On Sunday, she was going to donate medical drugs to a hospital in the western Syrian city of Latakia, the Defense Ministry said.
The largest group of passengers were 64 members of the Alexandrov Ensemble, Russian army’s official dance and choir company. They were planning to perform at the Khmeimim airbase near Latakia, the Defense Ministry said in a statement. The list included the ensemble’s conductor, Valery Khalilov.
Active since 1928 and founded by the author of the Soviet national anthem, the Alexandrov Ensemble — informally known in the Soviet era as the Red Army Chorus — was immensely popular. It toured the world performing Russian folk songs, World War II anthems and patriotic music, and was dubbed “Russia’s singing weapon.”
The choir’s rendition of Daft Punk’s Get Lucky at the opening of the 2014 Winter Olympics Russia hosted in Sochi was their most famours performance in post Soviet times. “The orchestra did not fly because [the choir] was supposed to use pre-recorded music,” Sergei Khlopnikov, a choir singer who did not board the plane because of his daughter’s illness, told the Interfax news agency.
The Latakia airbase was built shortly before Russia started air strikes on armed groups opposed to Syrian President Bashar Assad in September 2015. The raids propped up Assad’s government and helped his forces regain key areas, including Aleppo, Syria’s largest city.
Putin declared Monday a day of mourning and appointed Prime Minister Dmitri Medvedev to head an investigation into the crash.
The three-engine Tupolev 154 is Russia’s most mass-produced passenger airliner. It can carry up to 180 passengers. Most of Russian airlines have replaced the noisy Tupolevs with newer aircraft, but some government agencies, including the Defense Ministry, have continued to use retrofitted planes.
A Tu-154 with Polish President Lech Kachinsky and 96 people aboard crashed in the Smolensk region in 2010. Russian officials concluded bad visibility in thick fog caused the crash.

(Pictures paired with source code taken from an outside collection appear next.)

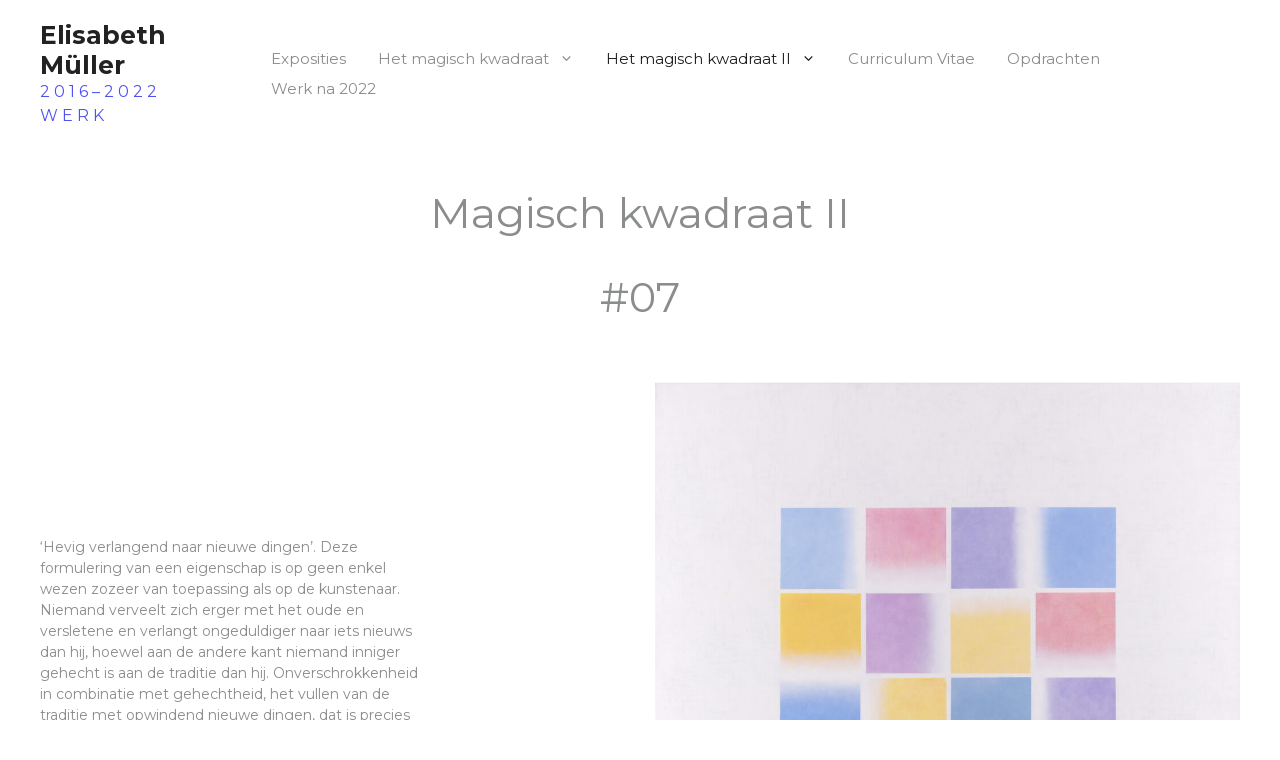

--- FILE ---
content_type: text/css
request_url: https://elisabethmuller.nl/wp-content/themes/generatepress-child-theme/style.css?ver=1653044043
body_size: 735
content:
/*
Theme Name: GeneratePress Child theme of generatepress
Theme URI: 
Description: Child theme of generatepress theme for the GeneratePress theme
Author: <a href="https://tomusborne.com">Tom Usborne</a>
Author URI: 
Template: generatepress
Version: 3.1.3
*/

/* Generated by Orbisius Child Theme Creator (https://orbisius.com/products/wordpress-plugins/orbisius-child-theme-creator/) on Thu, 19 May 2022 12:31:36 +0000 */ 
/* The plugin now uses the recommended approach for loading the css files.*/

.archive article .entry-header,
.archive article .entry-summary,
.archive article .entry-meta {
	display:none;
}
.jaartabel table, 
.jaartabel td, 
.jaartabel th {
	border:0;
}
.jaartabel td:first-child {
	width:140px;
}
body {
	overflow-x:hidden;
}
.alignfull .gb-grid-column:first-child .gb-inside-container p {
	font-size:14px;
}
.alignfull .gb-grid-column:first-child .gb-inside-container {
	padding-right:15vw;
}
.post-609 h1{
	text-align:center;
}
.het-magisch-kwadraat h1,
.category-het-magisch-kwadraat h1,
.het-magisch-kwadraat-2016-2022 h1,
.category-het-magisch-kwadraat-2016-2022 h1 {
	text-align:center;
}



.wp-block-image:not(.alignfull):not(.alignwide) {
	max-width:600px;
	margin-left:auto;
	margin-right:auto;
}
.kwadraat1,
.kwadraat2 {
	display:none;
}
.site-description {
	color: #000;
}
.het-magisch-kwadraat .site-description.algemeen,
.category-het-magisch-kwadraat .site-description.algemeen,
.page-id-10 .site-description.algemeen,
.page-id-12 .site-description.algemeen,
.page-id-18 .site-description.algemeen,
.page-id-556 .site-description.algemeen  {
	display:none;
}
.het-magisch-kwadraat .site-description.kwadraat1,
.category-het-magisch-kwadraat .site-description.kwadraat1,
.page-id-10 .site-description.kwadraat1,
.page-id-12 .site-description.kwadraat1,
.page-id-18 .site-description.kwadraat1,
.page-id-556 .site-description.kwadraat1 {
	display:block;
	color: #e94c36;
}
.het-magisch-kwadraat-2016-2022 .site-description.algemeen,
.category-het-magisch-kwadraat-2016-2022 .site-description.algemeen,
.page-id-549 .site-description.algemeen,
.page-id-552 .site-description.algemeen,
.page-id-554 .site-description.algemeen,
.page-id-558 .site-description.algemeen  {
	display:none;
}
.het-magisch-kwadraat-2016-2022 .site-description.kwadraat2,
.category-het-magisch-kwadraat-2016-2022 .site-description.kwadraat2,
.page-id-549 .site-description.kwadraat2,
.page-id-552 .site-description.kwadraat2,
.page-id-554 .site-description.kwadraat2,
.page-id-558 .site-description.kwadraat2 {
	display:block;
	color: #4f52f0;
}
p.blauw a,
.main-navigation .main-nav ul > li.menu-item-913:hover > a {
	color:#4f52f0;
}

In 2004, a group linked to Chechen separatists bombed a Tu-154, killing all 46 people aboard.
Hopes of the famous black box revealing the cause of th accident are very low. It is yet unknown ehether yhis particular airplane had such a system, which is said not to be standard issue equipment in East Europe.
In September 1997, a Tupolev Tu-154M - a more developed version of the 154B - of the German Luftwaffe collided with a US military transport aircraft in the air and crashed into the Atlantic west of Namibia. The 14 people in the Tupolev, which had no black box, died.

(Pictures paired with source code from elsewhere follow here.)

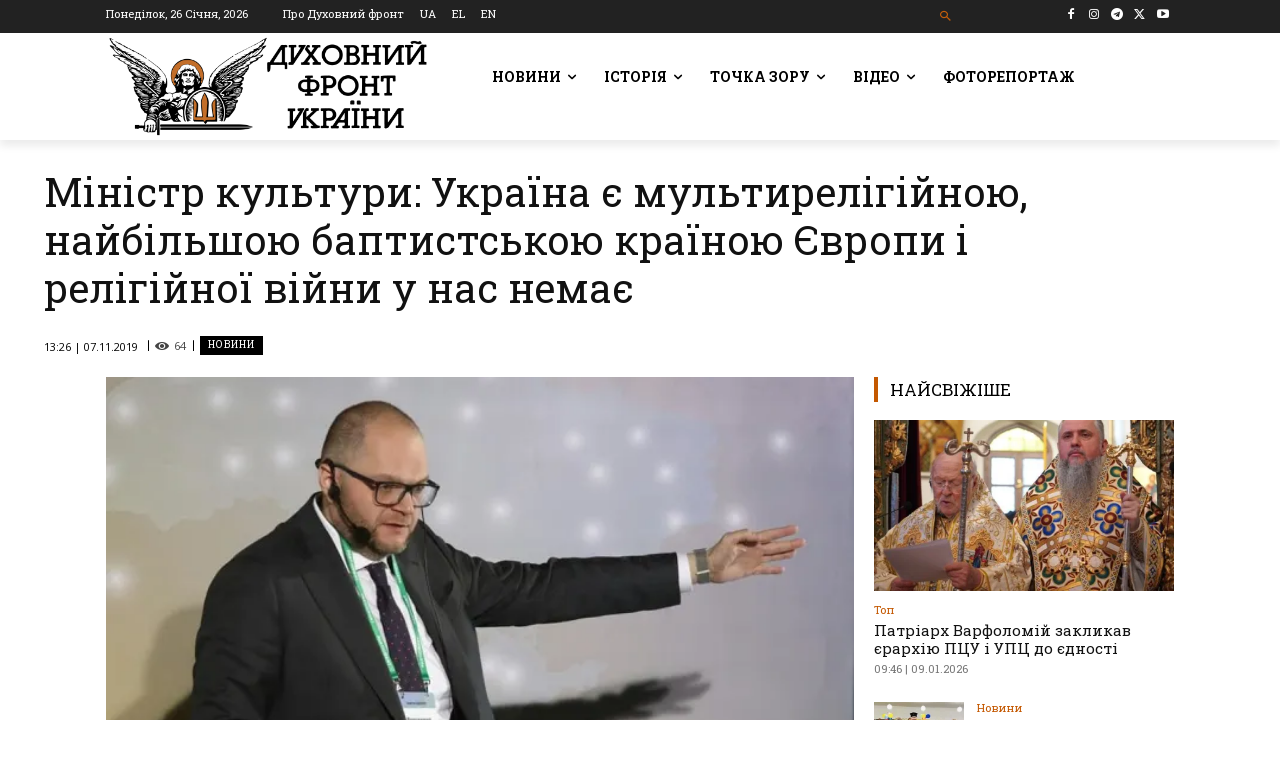

--- FILE ---
content_type: text/html; charset=UTF-8
request_url: https://df.news/wp-admin/admin-ajax.php?td_theme_name=Newspaper&v=12.7.4
body_size: -328
content:
{"869":64}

The Tu-154 is a three-jet jet aircraft for about 180 passengers, which had its heyday in the Soviet era. The aircraft was once the backbone of aviation in the USSR. In the regular scheduled passenger service the aircraft are hardly used anymore. Of the more than 1,000 units built, only 100 are still airworthy, mainly for state missions.
After a series of accidents, Russian authorities ordered a gradual decommissioning from regular passenger traffic in 2011. The most famous crash happened in April 2010, when a Polish Air Force carrying Poland's President Lech Kaczynski on approach to Smolensk. All 96 people on board were killed.

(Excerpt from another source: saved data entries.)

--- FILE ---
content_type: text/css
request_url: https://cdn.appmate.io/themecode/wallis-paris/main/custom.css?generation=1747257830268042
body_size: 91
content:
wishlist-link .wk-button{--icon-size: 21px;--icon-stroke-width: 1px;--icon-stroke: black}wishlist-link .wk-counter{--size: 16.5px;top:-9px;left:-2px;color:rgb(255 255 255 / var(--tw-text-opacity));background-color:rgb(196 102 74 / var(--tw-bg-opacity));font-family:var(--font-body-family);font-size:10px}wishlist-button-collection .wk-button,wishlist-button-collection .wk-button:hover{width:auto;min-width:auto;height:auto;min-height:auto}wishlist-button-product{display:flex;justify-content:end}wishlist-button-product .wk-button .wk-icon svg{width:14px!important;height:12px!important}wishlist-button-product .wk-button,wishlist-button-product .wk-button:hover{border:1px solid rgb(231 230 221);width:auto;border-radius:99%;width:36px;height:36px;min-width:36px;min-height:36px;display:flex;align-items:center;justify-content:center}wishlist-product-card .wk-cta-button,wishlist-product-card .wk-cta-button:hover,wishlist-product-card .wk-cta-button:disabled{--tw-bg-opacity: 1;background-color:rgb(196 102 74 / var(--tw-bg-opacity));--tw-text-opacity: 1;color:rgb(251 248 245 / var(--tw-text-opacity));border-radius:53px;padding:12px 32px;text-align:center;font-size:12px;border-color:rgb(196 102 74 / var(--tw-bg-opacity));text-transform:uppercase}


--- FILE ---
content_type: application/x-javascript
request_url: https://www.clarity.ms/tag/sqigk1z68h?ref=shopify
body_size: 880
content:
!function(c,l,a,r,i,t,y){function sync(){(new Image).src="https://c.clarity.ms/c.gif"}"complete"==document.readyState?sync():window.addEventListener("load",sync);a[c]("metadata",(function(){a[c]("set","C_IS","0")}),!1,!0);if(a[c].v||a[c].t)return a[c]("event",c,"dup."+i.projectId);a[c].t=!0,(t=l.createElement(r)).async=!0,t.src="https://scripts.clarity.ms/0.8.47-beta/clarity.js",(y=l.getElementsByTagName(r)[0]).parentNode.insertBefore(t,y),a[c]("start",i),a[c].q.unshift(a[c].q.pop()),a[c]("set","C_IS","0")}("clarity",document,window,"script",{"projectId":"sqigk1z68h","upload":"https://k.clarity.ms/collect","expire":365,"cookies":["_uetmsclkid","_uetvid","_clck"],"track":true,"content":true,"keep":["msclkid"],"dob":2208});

A modern successor model for the outdated Tupolev Tu-154 has already been developed : the MC-21. It will not belong before it flies for the first time, following its official presentation in June. Very similar in shape to the Airbus A320, it has Western companies heavily involved and engines come from US manufacturer Pratt & Whitney.
More than 3,000 people — including over 100 divers flown in from across Russia — were working Sunday night from 32 ships and several helicopters to search the crash site, the Defense Ministry said. Drones and submersibles were being used to help spot bodies and debris. Powerful spotlights were brought in so the search could go on around the clock. The ministry says rescue teams found fragments of the plane at a distance of about 1.5 kilometers (less than a mile) from shore at a depth of 50-70 meters.